A higher frequency of delivery is likely to positively affect the customers that purchase mainly ‘Fresh’ and ‘Milk’ products. It might have no effect on other customers, although a higher frequency of truck delivery could be a disturbance (more traffic, etc..) and impact the customer’ bottom line. In order to determine which customers would respond positively to new delivery service, one could split the customers in 2 similar sets (setA and setB): i.e customers belonging to segment_0 would be equaly split between setA and setB, and same thing for customers of segment_1. We would then expose only one set (for example setA) to the new delivery service, and keep the service unchanged for the 2nd set of customers setB. We can then compare setA and setB to determine what group of customers that the new service affects the most.
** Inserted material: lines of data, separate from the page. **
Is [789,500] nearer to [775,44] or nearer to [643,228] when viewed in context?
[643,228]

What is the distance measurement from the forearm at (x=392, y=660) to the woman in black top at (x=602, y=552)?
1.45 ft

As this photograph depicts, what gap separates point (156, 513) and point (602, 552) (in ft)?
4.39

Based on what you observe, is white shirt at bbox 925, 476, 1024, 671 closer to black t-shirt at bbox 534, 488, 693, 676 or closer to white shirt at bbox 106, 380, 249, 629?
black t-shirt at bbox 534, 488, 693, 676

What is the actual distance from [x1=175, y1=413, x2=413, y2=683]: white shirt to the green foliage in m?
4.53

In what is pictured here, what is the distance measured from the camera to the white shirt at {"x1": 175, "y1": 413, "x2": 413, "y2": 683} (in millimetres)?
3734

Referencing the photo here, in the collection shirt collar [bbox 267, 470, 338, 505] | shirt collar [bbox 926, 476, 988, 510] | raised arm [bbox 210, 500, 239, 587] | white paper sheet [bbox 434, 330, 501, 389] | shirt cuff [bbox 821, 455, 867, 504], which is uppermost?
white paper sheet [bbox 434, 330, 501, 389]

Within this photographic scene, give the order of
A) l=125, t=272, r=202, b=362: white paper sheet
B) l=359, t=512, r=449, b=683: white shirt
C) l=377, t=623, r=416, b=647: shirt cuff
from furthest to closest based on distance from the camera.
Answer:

[+]Additional structure is derived from originally unlabeled data when using clustering techniques. Since each customer has a customer segment it best identifies with (depending on the clustering algorithm applied), we can consider ‘customer segment’ as an engineered feature for the data. If the wholesale distributor recently acquired ten new customers and each provided estimates for anticipated annual spending of each product category. Knowing these estimates, the wholesale distributor wants to classify each new customer to a customer segment to determine the most appropriate delivery service. How can the wholesale distributor label the new customers using only their estimated product spending and the customer segment data?
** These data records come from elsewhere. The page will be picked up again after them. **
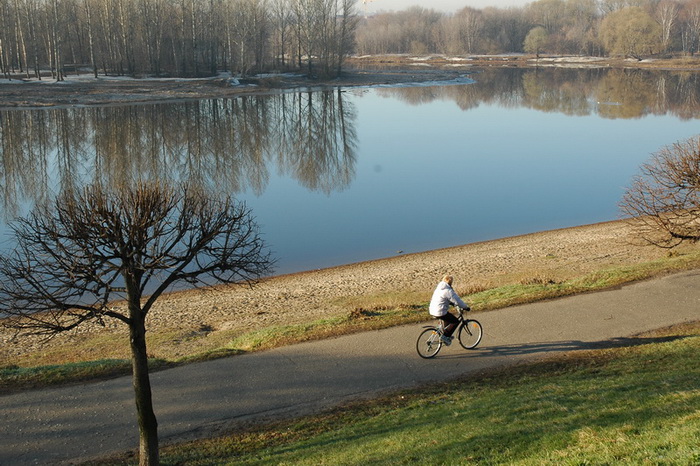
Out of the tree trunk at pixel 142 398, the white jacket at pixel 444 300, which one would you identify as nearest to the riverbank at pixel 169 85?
the white jacket at pixel 444 300

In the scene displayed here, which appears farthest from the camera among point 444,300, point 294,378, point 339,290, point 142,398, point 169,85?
point 169,85

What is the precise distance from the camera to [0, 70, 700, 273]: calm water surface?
99.3 ft

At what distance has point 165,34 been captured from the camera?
8531 cm

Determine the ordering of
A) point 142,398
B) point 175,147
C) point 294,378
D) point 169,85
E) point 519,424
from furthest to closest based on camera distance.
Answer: point 169,85 → point 175,147 → point 294,378 → point 142,398 → point 519,424

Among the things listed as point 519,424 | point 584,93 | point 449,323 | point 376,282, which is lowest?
point 376,282

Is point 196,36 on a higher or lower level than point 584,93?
higher

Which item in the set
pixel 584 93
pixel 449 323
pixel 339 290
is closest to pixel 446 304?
pixel 449 323

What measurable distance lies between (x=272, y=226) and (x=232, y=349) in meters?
15.6

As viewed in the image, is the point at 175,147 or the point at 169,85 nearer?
the point at 175,147

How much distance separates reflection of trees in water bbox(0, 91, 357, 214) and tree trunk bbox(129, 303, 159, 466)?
55.5ft

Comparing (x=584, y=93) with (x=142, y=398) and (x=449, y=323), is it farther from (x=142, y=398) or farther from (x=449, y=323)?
(x=142, y=398)

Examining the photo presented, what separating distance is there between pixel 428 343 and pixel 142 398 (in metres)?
5.75

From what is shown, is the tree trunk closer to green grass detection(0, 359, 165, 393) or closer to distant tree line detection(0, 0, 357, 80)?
green grass detection(0, 359, 165, 393)

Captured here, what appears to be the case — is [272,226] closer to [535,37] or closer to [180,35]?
[180,35]
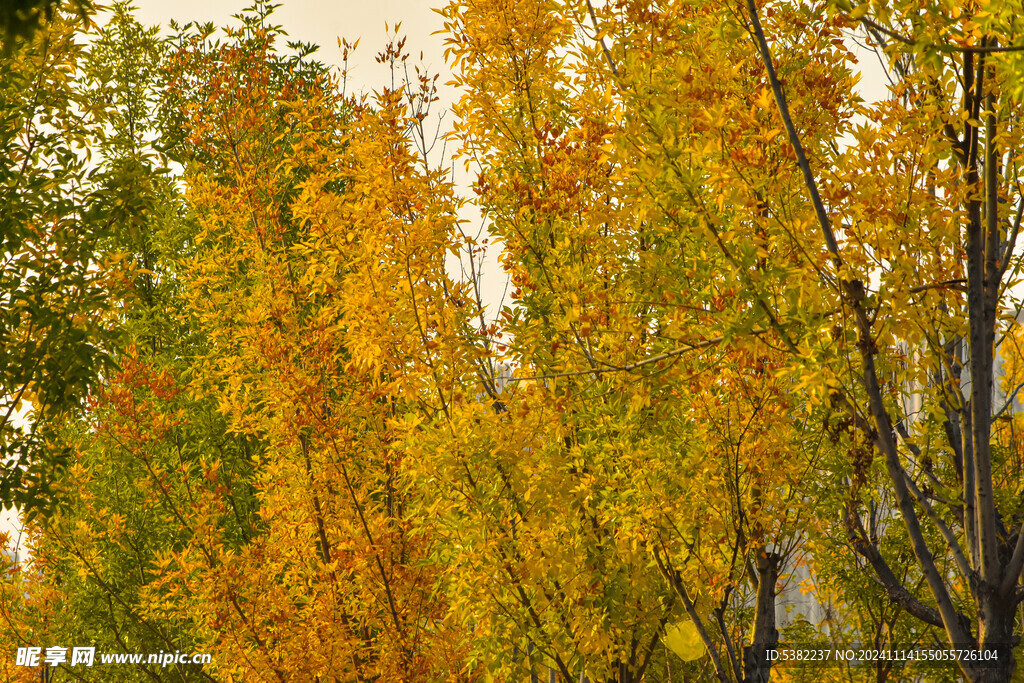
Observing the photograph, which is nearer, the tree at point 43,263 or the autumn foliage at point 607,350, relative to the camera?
the autumn foliage at point 607,350

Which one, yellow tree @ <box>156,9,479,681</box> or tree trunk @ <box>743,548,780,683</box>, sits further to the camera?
tree trunk @ <box>743,548,780,683</box>

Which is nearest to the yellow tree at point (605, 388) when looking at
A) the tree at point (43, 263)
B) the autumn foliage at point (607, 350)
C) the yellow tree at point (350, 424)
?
the autumn foliage at point (607, 350)

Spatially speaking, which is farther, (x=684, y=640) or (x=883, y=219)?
(x=684, y=640)

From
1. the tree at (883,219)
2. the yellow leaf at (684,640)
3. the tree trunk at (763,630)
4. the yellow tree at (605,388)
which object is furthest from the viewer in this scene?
the tree trunk at (763,630)

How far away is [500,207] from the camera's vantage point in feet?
13.8

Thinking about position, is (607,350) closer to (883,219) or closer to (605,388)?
(605,388)

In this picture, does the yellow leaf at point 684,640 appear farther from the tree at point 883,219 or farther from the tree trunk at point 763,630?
the tree at point 883,219

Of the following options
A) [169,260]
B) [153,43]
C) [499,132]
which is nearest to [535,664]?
[499,132]

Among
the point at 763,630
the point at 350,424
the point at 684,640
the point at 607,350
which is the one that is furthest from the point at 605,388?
the point at 350,424

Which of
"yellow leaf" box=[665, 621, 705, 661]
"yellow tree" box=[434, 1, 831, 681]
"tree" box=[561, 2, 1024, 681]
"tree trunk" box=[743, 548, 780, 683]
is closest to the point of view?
"tree" box=[561, 2, 1024, 681]

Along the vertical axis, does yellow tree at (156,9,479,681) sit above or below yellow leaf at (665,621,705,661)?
above

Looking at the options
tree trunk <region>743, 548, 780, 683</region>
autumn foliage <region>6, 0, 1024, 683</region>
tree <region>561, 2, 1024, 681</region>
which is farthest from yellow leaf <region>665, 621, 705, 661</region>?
tree <region>561, 2, 1024, 681</region>

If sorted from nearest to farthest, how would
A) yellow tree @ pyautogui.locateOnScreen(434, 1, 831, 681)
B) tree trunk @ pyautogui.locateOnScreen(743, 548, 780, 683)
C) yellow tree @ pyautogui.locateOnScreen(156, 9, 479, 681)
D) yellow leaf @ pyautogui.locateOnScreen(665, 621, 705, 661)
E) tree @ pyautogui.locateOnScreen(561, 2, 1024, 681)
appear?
tree @ pyautogui.locateOnScreen(561, 2, 1024, 681) → yellow tree @ pyautogui.locateOnScreen(434, 1, 831, 681) → yellow leaf @ pyautogui.locateOnScreen(665, 621, 705, 661) → yellow tree @ pyautogui.locateOnScreen(156, 9, 479, 681) → tree trunk @ pyautogui.locateOnScreen(743, 548, 780, 683)

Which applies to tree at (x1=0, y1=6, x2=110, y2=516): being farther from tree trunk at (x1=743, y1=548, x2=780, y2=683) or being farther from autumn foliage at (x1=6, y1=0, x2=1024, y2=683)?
tree trunk at (x1=743, y1=548, x2=780, y2=683)
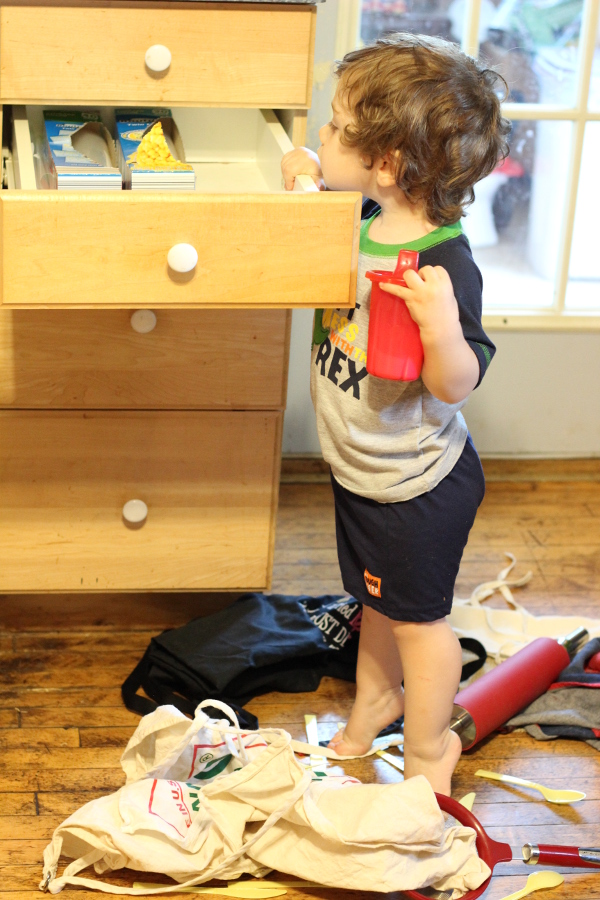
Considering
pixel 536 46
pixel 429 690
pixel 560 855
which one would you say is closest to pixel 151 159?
pixel 429 690

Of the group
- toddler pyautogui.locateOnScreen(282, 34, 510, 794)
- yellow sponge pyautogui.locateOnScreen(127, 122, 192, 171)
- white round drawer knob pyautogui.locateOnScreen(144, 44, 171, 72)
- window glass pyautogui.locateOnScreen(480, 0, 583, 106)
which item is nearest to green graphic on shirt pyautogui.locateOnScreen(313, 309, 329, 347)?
toddler pyautogui.locateOnScreen(282, 34, 510, 794)

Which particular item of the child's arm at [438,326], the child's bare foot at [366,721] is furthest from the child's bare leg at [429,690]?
the child's arm at [438,326]

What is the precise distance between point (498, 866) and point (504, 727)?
26 centimetres

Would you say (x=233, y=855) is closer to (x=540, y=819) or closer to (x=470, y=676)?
(x=540, y=819)

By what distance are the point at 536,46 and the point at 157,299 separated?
124cm

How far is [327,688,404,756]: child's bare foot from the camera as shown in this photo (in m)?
1.40

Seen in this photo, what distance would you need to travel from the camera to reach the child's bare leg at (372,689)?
1.38m

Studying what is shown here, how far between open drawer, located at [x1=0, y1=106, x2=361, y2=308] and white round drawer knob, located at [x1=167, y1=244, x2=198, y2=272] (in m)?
0.01

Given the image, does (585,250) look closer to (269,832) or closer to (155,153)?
(155,153)

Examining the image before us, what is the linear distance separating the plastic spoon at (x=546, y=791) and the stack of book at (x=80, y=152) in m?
0.89

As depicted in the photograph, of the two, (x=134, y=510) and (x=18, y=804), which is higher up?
(x=134, y=510)

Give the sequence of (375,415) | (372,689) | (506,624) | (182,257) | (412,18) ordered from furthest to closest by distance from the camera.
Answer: (412,18), (506,624), (372,689), (375,415), (182,257)

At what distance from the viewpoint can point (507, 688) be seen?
1.45 meters

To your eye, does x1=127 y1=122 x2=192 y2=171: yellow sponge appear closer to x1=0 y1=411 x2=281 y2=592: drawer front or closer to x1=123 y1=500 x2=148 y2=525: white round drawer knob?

The target variable would be the customer_segment. We could train a Decision Tree Classifier (or any other classification algorithm) on existing customers using the customer_segment as the label. The wholesale distributor can then ‘run’ the new customers through the classifier which would then outputs the segment that the new customers belong to.

Let ‘s Visualize Underlying Distributions:

At the beginning of this project, it was discussed that the 'Channel' and 'Region' features would be excluded from the dataset so that the customer product categories were emphasized in the analysis. By reintroducing the 'Channel' feature to the dataset, an interesting structure emerges when considering the same PCA dimensionality reduction applied earlier to the original dataset. We can see how each data point is labeled either 'HoReCa' (Hotel/Restaurant/Cafe) or 'Retail' the reduced space.
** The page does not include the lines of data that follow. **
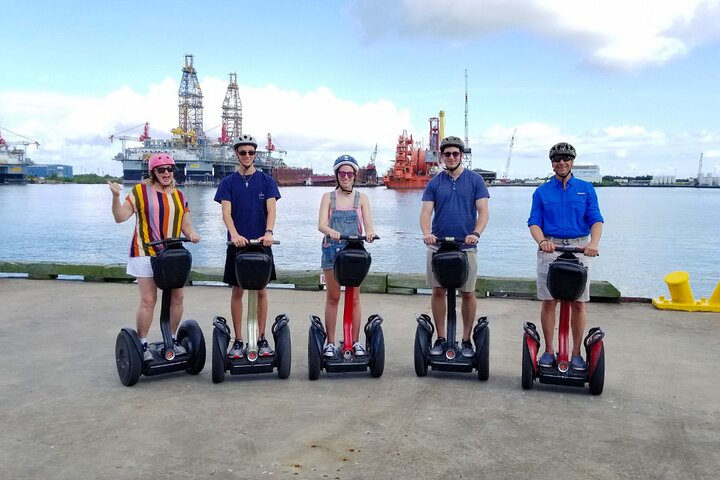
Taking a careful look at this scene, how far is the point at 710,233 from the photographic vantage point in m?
39.8

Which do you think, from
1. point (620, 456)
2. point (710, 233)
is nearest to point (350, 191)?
point (620, 456)

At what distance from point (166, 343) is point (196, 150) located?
127086mm

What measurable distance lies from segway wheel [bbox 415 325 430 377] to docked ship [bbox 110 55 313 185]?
112 metres

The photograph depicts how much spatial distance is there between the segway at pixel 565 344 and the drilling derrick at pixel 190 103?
134653mm

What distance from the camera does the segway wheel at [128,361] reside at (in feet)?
15.8

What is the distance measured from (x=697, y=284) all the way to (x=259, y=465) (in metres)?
20.8

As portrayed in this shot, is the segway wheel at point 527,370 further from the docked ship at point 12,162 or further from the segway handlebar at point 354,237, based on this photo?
the docked ship at point 12,162

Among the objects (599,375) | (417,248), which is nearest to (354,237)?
(599,375)

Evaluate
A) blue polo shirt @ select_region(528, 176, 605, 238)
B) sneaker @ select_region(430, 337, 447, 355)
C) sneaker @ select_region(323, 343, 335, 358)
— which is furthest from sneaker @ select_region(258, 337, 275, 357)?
blue polo shirt @ select_region(528, 176, 605, 238)

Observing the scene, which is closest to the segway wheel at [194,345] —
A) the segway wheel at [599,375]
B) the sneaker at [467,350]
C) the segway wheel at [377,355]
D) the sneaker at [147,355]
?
the sneaker at [147,355]

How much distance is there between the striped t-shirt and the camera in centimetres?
498

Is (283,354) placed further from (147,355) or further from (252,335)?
(147,355)

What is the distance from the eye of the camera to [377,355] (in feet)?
16.7

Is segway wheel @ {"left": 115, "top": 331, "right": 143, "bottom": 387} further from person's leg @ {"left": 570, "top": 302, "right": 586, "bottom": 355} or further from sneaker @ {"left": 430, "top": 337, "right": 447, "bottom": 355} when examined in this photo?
person's leg @ {"left": 570, "top": 302, "right": 586, "bottom": 355}
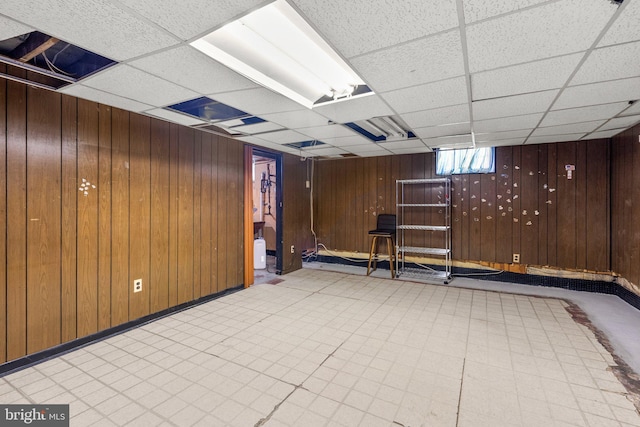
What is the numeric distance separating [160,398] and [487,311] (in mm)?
3343

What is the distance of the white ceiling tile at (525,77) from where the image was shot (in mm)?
1911

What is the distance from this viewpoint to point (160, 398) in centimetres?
187

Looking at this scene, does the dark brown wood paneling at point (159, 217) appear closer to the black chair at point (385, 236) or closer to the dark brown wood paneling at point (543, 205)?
the black chair at point (385, 236)

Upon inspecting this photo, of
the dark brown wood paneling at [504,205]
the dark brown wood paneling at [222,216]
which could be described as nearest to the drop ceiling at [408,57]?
the dark brown wood paneling at [222,216]

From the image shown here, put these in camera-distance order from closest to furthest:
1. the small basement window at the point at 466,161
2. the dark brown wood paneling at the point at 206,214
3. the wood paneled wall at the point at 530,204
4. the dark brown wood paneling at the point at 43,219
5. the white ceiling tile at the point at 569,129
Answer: the dark brown wood paneling at the point at 43,219, the white ceiling tile at the point at 569,129, the dark brown wood paneling at the point at 206,214, the wood paneled wall at the point at 530,204, the small basement window at the point at 466,161

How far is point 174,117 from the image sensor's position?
306 centimetres

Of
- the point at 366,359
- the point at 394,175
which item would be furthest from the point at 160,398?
the point at 394,175

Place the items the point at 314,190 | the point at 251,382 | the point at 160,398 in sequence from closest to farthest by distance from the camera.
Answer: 1. the point at 160,398
2. the point at 251,382
3. the point at 314,190

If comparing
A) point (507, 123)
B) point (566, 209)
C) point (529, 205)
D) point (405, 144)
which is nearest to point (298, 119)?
point (405, 144)

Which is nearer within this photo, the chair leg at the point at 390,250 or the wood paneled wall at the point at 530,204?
the wood paneled wall at the point at 530,204

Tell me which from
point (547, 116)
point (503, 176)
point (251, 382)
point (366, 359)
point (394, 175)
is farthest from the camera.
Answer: point (394, 175)

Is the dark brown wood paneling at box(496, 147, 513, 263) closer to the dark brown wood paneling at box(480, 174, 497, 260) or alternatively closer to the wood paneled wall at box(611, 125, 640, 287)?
the dark brown wood paneling at box(480, 174, 497, 260)

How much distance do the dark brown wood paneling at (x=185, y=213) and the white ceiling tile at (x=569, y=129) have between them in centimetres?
429

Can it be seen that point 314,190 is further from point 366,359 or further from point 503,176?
point 366,359
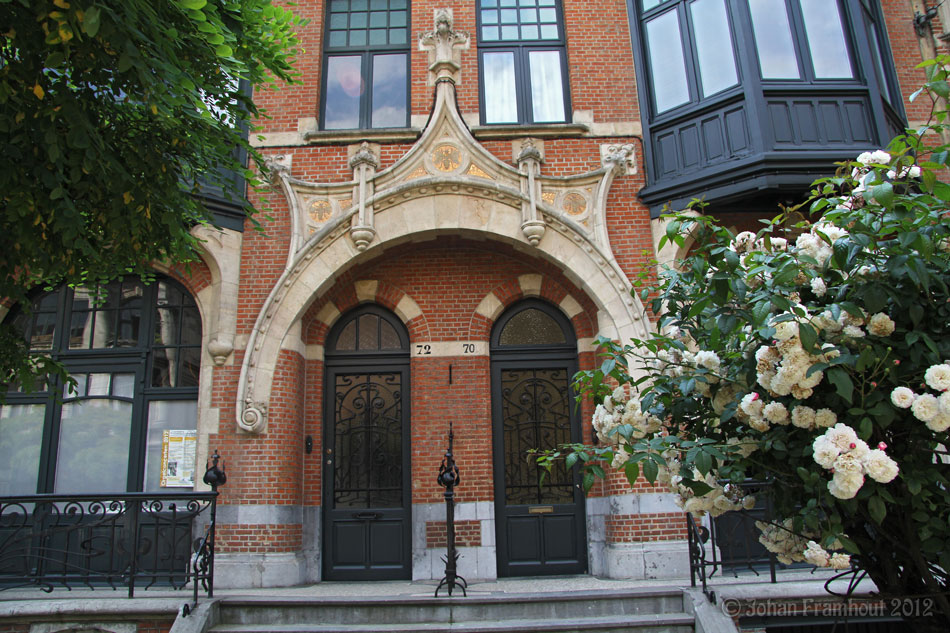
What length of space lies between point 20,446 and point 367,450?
464cm

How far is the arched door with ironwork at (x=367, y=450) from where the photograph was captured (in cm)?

The clustering model with 2 clusters reproduces fairly well the distribution of Hotel/Restaurant/Cafe and Retailer customer. Though, there are a few data points (green) that are embedded in a large population of red data points. Our GMM model shows a clearer/sharper boundary between the 2 segments. The customers with Dimension2 in the range [-2, 2] and Dimension1 < -1 are likely to have a very high probability to belong to segment1, but there would still be a negligible probability that the customer belongs to segment0.